[start]

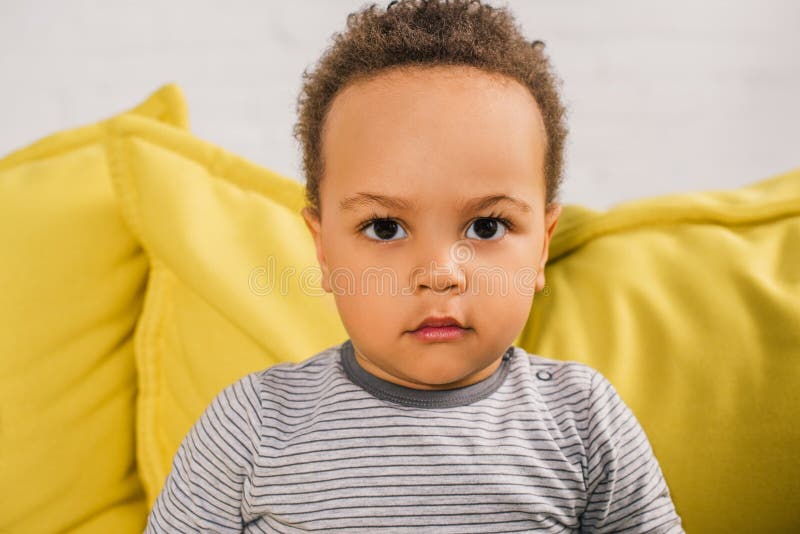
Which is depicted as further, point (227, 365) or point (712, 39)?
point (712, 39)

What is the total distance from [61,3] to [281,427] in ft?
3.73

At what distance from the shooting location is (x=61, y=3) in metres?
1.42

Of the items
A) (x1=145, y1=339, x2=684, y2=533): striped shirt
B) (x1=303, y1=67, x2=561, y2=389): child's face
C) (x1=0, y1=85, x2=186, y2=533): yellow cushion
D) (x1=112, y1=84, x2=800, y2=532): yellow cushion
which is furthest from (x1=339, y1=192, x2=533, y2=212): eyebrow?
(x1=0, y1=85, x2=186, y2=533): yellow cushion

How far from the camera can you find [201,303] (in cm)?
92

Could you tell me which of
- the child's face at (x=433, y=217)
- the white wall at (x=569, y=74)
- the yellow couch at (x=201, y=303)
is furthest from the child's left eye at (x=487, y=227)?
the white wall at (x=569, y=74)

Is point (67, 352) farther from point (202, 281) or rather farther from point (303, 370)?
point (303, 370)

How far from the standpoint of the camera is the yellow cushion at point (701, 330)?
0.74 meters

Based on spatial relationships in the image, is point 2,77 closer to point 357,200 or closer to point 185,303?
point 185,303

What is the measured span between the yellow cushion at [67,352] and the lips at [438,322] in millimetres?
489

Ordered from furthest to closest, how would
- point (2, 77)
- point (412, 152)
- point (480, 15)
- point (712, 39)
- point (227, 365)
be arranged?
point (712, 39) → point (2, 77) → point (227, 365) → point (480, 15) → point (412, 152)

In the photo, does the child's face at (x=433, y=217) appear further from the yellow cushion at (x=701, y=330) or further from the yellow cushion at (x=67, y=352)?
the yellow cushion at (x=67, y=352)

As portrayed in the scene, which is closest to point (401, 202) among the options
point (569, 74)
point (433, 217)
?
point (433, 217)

[end]
[start]

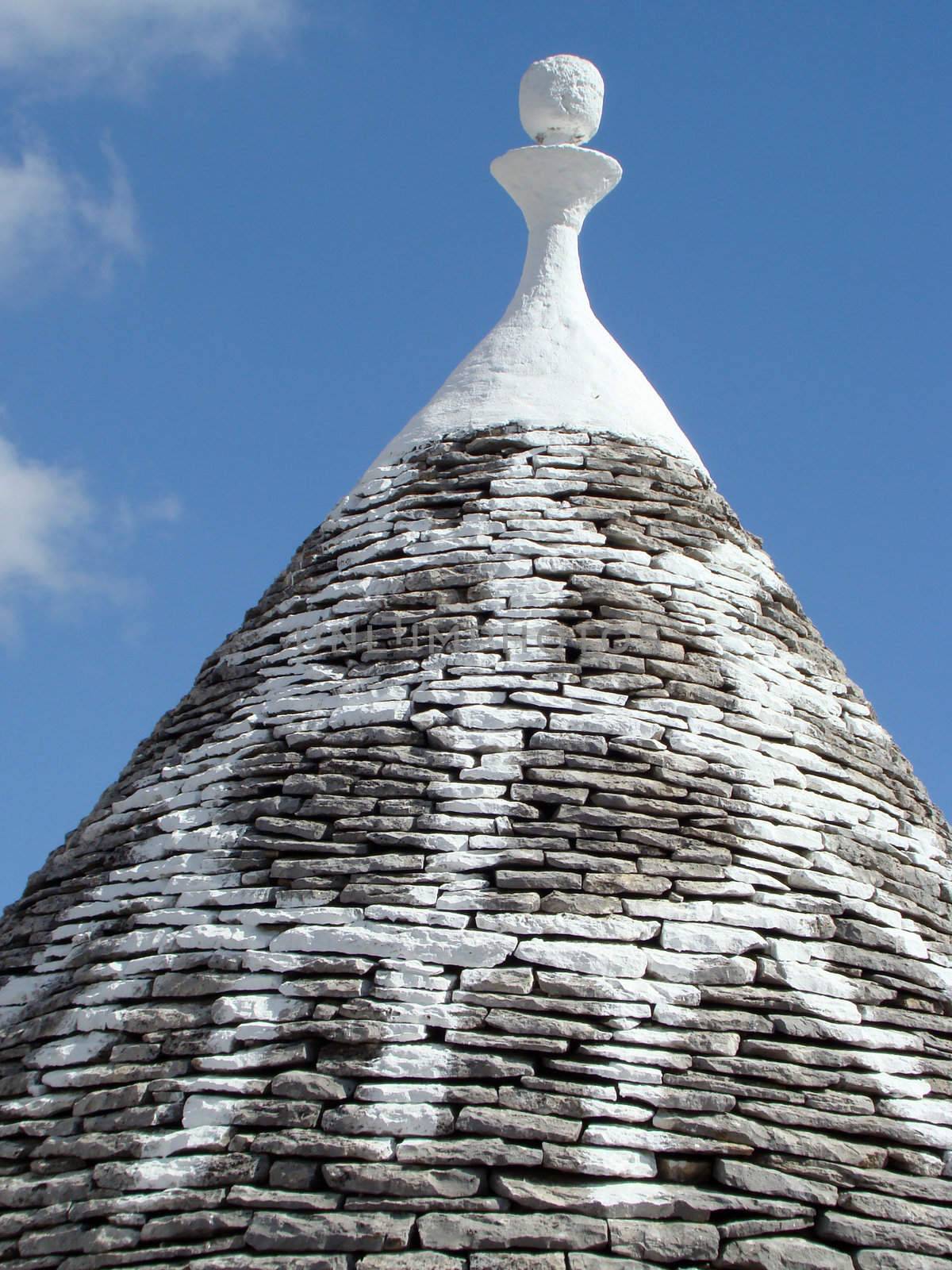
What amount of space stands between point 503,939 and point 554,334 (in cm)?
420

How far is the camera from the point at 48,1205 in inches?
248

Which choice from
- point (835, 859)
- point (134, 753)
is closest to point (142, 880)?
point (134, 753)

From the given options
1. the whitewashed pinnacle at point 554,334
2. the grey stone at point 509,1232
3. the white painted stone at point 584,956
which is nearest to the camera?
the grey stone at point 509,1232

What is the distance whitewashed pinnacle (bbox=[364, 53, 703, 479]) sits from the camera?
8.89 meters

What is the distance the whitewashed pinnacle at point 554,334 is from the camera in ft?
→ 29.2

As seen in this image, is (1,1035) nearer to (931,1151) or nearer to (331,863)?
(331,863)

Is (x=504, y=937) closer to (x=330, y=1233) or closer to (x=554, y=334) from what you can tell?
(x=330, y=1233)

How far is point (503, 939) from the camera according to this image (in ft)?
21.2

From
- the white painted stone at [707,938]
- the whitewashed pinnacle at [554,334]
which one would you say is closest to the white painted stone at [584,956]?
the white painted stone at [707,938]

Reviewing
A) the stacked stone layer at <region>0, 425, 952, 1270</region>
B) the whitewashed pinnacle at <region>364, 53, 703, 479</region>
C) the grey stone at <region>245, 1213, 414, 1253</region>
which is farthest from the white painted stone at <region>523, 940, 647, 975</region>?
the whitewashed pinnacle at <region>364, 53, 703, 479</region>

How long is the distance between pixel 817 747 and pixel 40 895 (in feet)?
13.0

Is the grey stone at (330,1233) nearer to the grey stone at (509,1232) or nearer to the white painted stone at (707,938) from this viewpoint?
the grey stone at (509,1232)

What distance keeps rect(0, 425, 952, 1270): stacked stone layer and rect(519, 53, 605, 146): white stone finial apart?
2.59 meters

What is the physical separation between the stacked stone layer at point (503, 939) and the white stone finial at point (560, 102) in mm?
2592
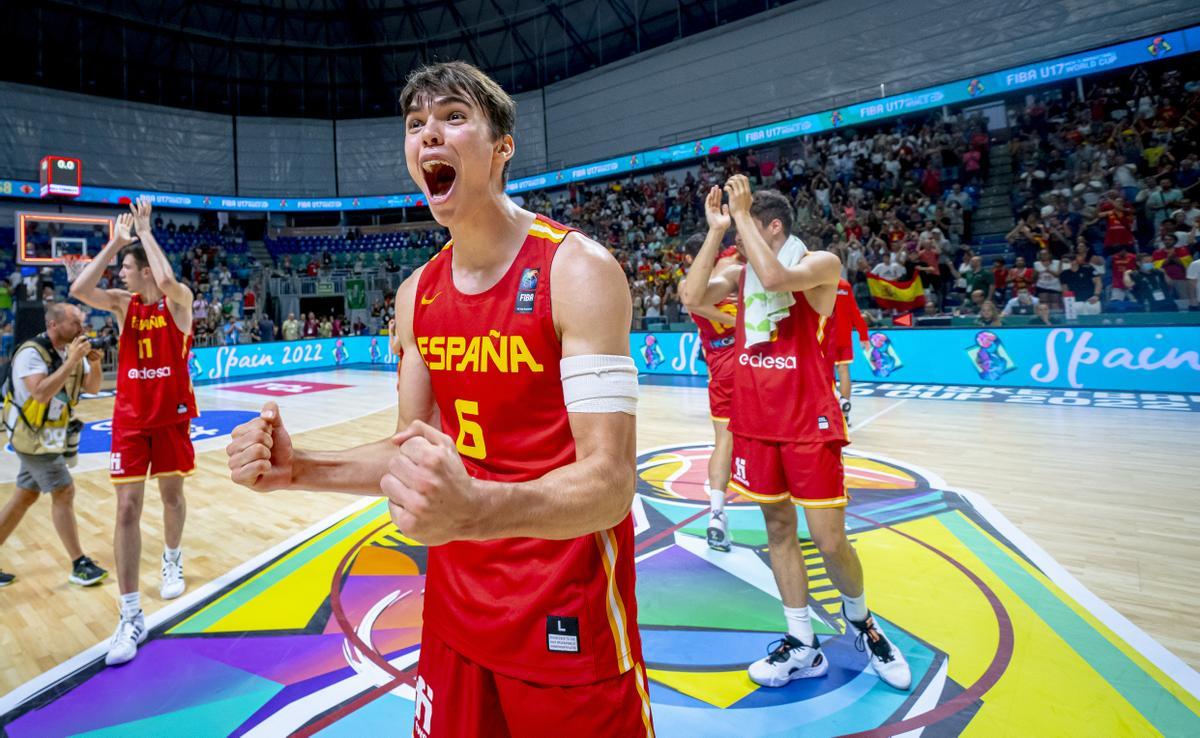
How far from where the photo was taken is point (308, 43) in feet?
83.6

[end]
[start]

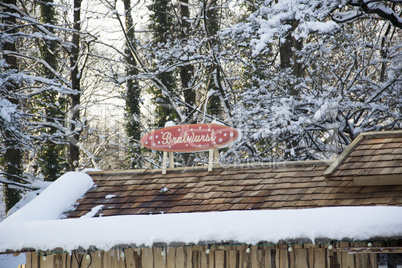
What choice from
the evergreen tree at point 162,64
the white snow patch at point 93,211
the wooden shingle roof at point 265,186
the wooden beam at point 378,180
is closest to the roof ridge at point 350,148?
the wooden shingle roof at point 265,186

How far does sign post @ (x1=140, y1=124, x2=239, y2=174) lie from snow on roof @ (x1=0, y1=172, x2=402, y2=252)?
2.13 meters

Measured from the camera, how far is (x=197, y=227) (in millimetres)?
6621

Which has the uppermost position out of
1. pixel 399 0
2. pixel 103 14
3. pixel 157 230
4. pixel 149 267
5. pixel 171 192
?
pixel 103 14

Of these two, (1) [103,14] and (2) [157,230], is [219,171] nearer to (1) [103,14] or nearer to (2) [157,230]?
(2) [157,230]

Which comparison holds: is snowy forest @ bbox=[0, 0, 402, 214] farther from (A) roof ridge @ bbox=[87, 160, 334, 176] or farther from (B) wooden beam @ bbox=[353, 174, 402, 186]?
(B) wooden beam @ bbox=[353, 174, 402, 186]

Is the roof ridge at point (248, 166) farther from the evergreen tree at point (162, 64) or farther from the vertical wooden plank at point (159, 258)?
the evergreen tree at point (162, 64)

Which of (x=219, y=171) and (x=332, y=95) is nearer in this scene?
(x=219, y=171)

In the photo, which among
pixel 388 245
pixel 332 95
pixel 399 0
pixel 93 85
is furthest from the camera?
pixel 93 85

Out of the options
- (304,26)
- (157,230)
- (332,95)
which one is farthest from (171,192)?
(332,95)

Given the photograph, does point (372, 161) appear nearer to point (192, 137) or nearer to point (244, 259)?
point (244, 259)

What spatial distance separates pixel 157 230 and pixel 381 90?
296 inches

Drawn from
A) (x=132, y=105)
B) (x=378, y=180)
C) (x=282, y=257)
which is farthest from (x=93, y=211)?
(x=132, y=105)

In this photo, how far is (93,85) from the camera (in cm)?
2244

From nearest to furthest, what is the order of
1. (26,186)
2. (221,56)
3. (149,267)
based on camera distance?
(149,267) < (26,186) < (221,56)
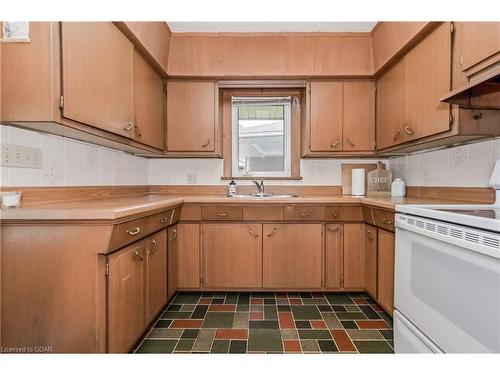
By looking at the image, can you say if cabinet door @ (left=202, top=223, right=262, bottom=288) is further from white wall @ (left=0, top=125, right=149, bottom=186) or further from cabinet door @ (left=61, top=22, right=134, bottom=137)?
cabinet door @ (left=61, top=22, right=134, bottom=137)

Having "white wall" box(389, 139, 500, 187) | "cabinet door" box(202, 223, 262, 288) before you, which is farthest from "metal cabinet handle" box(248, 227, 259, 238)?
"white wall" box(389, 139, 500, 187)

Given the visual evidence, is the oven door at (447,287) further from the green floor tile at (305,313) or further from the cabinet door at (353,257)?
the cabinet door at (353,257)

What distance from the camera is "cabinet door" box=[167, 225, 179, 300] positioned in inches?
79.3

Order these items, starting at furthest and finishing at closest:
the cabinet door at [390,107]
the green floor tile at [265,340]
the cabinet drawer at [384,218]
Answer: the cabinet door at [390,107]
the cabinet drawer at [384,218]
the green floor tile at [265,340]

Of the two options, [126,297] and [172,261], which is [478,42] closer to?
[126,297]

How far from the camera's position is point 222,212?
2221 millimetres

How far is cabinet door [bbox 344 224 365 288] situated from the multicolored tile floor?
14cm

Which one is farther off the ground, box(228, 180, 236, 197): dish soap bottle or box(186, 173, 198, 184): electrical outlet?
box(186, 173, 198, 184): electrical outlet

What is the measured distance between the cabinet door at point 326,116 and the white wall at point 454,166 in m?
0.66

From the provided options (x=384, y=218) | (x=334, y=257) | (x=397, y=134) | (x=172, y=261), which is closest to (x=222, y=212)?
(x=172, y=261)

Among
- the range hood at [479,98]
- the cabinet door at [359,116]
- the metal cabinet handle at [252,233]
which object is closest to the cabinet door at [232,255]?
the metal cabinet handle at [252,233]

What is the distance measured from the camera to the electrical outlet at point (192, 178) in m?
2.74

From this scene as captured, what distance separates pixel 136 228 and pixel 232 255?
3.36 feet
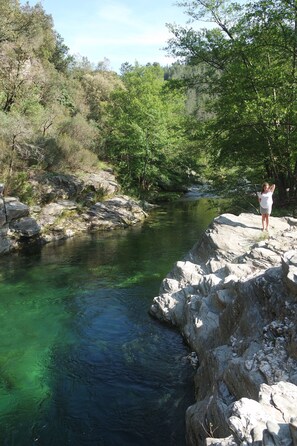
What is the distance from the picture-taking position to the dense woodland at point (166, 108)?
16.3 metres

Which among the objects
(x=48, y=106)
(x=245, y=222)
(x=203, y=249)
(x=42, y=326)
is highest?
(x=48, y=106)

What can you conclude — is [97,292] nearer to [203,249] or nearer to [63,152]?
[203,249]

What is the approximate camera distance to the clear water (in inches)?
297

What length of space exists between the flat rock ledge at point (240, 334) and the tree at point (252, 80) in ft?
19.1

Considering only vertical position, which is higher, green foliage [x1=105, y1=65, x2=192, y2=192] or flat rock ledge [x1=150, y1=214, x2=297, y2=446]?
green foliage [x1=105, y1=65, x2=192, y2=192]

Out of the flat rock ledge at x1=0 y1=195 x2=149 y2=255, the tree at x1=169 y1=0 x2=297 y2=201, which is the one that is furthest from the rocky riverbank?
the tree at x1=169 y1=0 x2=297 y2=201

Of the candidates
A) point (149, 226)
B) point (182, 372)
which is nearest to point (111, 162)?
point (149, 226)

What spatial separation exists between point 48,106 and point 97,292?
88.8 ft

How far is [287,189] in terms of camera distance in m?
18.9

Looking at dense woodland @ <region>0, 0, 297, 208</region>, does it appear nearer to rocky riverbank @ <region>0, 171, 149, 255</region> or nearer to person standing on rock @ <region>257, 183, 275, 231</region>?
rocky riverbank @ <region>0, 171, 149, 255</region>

[end]

▶ _Objective_: Report each line of the entries above in which the word "this" appears.

▶ _Response_:
As seen in this image, is (1,1035) nearer to (931,1151) or nearer to (331,863)?
How far is point (503, 939) from the camera according to this image (in ft)?
Is the grey stone at (330,1233) nearer to the grey stone at (509,1232) or nearer to the white painted stone at (707,938) from this viewpoint?
Which of (x=219, y=171) and (x=332, y=95) is nearer in this scene?
In this photo, how far is (93,85) from the camera (in cm)?
From this scene as captured, what distance separates pixel 136 228 and pixel 232 255?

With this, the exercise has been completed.